Against this backdrop, Saudi Chief of the General Staff General Fayyad al-Ruwaili met Lieutenant-General Patrick Frank, deputy commander of US Central Command.

The official announcement referred to developing military cooperation and did not mention Yemen. But the timing of the meeting gives it additional significance. It came after the attack on Saudi Arabia, the Iranian aircraft crisis and amid an ongoing escalation between the US and Iran.

The situation, then, cannot be separated from the region’s wider tensions. Iran is under direct pressure in its confrontation with the United States, and the Strait of Hormuz lies at the heart of those tensions, while the Bab al-Mandab, the narrow strait linking the Red Sea to the Gulf of Aden and a vital trade route between Europe and Asia, remains one of the region’s most sensitive sources of leverage.

Should the confrontation expand, the Houthis would be among Iran’s allies best placed to open another pressure front.

This is what gives the military movements in Marib, al-Jawf, Harf Sufyan and elsewhere in Yemen their importance.

There is not yet sufficient evidence that a decision has been made to launch a major ground war. But forces are being placed on heightened alert and mobilised across several fronts at an extremely sensitive moment. As regional escalation intensifies, any internal confrontation becomes more likely to expand.

In the opposite direction, United Nations Special Envoy Hans Grundberg travelled to Muscat, where he met Omani officials and Mohammed Abdul Salam, the head of the Houthi negotiating delegation.

His primary mission now appears to be not to launch a comprehensive settlement, but to prevent this round of escalation from turning into a new war.

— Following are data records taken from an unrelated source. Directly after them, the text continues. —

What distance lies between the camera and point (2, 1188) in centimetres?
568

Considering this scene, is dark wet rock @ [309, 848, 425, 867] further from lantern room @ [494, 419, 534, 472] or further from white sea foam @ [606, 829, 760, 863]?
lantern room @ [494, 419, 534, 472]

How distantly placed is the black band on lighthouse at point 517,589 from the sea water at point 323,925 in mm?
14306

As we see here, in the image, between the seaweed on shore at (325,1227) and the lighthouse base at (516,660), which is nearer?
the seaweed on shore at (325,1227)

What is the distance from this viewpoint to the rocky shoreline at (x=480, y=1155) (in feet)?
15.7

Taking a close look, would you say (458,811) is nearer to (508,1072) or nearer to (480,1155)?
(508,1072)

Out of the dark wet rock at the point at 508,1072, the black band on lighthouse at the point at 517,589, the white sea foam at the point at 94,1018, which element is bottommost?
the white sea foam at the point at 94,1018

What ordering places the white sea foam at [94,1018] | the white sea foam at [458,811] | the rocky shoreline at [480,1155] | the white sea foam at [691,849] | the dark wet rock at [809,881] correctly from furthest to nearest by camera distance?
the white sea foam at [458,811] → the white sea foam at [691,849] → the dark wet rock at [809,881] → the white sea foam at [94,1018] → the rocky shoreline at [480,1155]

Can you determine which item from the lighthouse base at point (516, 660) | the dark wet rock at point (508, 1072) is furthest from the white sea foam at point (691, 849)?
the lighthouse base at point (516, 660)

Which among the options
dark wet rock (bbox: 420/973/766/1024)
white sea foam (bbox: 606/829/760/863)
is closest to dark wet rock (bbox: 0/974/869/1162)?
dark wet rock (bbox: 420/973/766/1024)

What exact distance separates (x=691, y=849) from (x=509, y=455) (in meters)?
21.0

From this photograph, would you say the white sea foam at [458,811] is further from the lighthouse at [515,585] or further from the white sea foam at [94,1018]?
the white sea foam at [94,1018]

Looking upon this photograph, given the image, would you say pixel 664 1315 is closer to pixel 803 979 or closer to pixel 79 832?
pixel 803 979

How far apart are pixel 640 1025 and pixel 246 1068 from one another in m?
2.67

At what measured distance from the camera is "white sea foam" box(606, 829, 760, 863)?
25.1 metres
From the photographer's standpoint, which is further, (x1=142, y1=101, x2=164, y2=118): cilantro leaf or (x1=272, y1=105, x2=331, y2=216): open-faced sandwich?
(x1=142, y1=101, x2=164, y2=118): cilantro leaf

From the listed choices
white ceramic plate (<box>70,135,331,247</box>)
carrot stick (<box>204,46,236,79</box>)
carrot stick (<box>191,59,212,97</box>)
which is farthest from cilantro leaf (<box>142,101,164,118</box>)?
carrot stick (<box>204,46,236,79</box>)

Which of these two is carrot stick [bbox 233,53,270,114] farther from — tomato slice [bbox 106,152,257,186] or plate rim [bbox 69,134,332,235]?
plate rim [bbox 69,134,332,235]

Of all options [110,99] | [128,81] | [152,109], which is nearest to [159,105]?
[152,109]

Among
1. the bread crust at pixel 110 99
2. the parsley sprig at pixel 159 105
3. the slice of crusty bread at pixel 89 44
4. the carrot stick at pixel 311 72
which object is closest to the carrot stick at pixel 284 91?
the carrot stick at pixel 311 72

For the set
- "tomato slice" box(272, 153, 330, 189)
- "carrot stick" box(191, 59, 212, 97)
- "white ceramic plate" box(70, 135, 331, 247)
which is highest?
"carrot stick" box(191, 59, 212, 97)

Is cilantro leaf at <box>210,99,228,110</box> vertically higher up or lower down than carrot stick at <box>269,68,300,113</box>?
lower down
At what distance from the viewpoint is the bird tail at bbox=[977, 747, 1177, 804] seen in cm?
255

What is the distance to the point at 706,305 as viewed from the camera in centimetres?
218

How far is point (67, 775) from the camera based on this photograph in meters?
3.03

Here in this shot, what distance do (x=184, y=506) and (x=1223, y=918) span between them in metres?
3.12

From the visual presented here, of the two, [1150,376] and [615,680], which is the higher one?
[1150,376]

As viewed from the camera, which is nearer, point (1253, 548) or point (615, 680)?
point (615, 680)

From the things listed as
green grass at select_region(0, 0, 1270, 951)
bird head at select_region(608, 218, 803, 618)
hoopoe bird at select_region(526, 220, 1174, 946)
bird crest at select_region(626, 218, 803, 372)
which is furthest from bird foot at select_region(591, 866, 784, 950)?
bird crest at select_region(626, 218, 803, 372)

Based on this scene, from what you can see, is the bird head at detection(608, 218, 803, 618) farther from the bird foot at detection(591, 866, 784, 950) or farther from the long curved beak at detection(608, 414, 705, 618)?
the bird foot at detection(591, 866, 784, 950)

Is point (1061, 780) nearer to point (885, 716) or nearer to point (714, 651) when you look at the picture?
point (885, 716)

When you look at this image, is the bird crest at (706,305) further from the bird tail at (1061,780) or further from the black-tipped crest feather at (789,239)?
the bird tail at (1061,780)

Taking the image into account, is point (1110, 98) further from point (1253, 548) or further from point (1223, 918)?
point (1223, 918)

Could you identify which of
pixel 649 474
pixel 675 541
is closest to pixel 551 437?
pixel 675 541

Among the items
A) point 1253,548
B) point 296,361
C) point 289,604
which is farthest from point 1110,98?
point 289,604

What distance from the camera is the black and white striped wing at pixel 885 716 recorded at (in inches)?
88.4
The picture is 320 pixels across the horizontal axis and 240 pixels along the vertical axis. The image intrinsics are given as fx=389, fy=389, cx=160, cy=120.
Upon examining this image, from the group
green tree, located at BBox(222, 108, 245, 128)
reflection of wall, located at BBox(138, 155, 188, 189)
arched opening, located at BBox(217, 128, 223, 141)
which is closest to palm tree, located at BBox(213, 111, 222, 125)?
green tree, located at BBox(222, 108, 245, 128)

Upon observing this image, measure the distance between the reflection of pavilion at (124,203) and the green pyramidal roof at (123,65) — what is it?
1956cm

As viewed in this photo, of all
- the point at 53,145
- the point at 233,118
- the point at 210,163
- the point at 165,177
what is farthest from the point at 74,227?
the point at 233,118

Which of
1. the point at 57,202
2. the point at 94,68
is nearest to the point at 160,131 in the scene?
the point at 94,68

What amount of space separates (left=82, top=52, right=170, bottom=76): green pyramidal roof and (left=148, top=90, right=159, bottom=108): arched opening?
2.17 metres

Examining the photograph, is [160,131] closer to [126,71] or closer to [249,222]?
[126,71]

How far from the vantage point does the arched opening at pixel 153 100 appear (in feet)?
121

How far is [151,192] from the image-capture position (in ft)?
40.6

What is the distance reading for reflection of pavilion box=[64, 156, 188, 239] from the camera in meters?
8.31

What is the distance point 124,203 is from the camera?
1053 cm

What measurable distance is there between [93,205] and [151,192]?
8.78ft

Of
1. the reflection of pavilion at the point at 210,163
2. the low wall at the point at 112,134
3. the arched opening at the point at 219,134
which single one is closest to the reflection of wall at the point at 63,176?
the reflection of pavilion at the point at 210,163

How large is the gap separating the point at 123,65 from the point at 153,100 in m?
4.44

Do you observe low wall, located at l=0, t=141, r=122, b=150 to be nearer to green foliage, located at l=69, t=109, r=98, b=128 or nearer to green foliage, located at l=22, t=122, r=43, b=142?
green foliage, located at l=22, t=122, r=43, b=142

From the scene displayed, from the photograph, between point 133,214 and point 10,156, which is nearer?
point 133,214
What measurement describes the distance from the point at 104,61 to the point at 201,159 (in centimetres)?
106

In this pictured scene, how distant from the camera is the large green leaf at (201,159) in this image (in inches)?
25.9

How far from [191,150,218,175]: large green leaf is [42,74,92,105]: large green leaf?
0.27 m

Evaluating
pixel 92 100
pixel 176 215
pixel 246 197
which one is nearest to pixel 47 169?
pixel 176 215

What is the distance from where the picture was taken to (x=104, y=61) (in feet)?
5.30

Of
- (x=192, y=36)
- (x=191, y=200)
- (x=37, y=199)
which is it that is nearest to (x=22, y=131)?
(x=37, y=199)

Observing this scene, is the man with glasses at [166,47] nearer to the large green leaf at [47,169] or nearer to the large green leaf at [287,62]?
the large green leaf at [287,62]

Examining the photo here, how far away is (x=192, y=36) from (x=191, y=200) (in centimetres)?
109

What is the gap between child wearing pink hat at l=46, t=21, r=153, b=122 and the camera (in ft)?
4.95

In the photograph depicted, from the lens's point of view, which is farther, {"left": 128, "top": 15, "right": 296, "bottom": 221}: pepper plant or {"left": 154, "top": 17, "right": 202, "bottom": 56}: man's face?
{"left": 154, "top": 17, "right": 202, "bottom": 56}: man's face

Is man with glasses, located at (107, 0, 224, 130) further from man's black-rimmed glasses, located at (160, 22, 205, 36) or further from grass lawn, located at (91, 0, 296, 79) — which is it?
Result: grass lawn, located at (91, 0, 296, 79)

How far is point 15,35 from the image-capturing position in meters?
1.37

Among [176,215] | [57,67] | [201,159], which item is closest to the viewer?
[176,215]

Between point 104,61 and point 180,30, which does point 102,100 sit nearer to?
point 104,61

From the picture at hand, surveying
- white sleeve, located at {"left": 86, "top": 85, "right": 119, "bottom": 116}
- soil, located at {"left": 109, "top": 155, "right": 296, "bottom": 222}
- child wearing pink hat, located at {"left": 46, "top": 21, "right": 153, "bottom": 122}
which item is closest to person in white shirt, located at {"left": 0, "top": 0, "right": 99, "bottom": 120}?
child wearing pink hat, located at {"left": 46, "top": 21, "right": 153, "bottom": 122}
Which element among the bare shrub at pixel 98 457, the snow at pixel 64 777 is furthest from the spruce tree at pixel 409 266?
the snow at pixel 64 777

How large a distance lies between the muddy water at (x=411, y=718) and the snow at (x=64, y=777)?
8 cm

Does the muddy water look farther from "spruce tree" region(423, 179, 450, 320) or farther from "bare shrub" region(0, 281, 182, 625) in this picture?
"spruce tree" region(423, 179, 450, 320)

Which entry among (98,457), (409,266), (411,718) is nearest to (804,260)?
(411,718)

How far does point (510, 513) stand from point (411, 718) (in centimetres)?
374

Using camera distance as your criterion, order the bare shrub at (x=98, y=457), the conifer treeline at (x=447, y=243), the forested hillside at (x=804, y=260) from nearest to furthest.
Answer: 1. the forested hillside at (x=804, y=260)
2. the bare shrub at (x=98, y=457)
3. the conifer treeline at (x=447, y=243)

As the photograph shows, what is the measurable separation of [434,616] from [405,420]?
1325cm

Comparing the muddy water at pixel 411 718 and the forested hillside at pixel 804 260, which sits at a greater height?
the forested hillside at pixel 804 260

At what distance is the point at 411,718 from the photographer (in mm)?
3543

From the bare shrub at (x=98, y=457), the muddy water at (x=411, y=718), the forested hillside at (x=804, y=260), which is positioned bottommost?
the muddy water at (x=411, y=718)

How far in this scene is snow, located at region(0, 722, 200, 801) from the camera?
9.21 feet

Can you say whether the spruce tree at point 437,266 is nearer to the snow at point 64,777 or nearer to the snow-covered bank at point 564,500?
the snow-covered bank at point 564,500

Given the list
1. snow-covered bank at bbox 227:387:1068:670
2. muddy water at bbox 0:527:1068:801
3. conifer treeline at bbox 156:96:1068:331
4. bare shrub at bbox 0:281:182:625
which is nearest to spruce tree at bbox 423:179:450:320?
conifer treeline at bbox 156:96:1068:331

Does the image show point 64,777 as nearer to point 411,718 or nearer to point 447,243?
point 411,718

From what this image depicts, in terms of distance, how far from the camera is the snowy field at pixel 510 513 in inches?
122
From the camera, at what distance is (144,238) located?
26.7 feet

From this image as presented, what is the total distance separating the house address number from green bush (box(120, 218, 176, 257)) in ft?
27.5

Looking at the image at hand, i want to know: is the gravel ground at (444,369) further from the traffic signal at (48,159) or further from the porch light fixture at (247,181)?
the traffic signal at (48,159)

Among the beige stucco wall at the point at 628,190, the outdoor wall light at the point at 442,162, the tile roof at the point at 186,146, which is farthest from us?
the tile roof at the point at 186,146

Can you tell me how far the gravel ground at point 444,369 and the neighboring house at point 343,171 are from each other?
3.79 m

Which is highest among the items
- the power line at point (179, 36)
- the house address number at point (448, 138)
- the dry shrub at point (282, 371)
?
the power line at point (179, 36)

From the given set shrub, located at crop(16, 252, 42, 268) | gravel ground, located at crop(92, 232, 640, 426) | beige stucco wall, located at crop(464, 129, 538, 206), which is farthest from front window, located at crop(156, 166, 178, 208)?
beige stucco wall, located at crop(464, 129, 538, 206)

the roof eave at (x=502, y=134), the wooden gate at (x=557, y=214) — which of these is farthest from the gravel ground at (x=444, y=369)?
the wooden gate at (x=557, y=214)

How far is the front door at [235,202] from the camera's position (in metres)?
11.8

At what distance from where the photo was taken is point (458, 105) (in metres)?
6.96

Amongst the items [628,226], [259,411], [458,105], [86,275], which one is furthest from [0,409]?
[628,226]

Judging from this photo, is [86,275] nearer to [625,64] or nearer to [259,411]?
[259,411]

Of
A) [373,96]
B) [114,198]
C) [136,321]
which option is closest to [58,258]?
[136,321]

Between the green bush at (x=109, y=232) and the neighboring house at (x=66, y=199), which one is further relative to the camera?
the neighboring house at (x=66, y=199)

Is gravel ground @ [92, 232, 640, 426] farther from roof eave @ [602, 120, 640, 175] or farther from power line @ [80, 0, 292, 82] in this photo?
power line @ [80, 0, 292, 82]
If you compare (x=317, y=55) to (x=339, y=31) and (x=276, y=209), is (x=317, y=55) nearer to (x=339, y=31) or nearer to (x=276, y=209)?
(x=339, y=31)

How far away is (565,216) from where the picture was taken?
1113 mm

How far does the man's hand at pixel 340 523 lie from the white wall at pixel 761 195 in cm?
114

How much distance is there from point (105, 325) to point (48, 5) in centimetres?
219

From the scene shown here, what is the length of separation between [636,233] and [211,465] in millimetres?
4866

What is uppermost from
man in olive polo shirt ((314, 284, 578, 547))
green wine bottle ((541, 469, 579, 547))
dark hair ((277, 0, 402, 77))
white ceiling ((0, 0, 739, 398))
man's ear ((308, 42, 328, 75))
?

De-escalation, the attack on Saudi Arabia, Iranian flights and the rules governing the use of Sanaa airport are likely to be at the heart of the current discussions, even if their details have not been made public. Those efforts may succeed, or they may not.

Calm remains the most likely scenario in the short term. Saudi Arabia does not appear eager to return quickly to a broad war, while the Houthis understand that an open confrontation with the kingdom, coinciding with the US-Israel war on Iran, could expose them to an entirely different level of pressure.

The responses may therefore remain measured. The escalation may stop at a certain point, and Muscat may succeed in bringing both parties back towards restraint. But that does not mean the underlying causes of the confrontation have disappeared.

The Iranian aircraft incident exposed the fragility of the current de-escalation. The targeting of Abha airport reopened the Saudi front. The US position has also become clearer in linking the Houthis to Iran and to security in the Red Sea.

Meanwhile, military movements on the ground indicate that the parties are not behaving as though a settlement is close.

For these reasons, I believe the confrontation has been postponed, not cancelled. Any expansion of the regional conflict will make it increasingly difficult to keep Yemen out of it.

The views expressed in this article are the author’s own and do not necessarily reflect Al Jazeera’s editorial policy.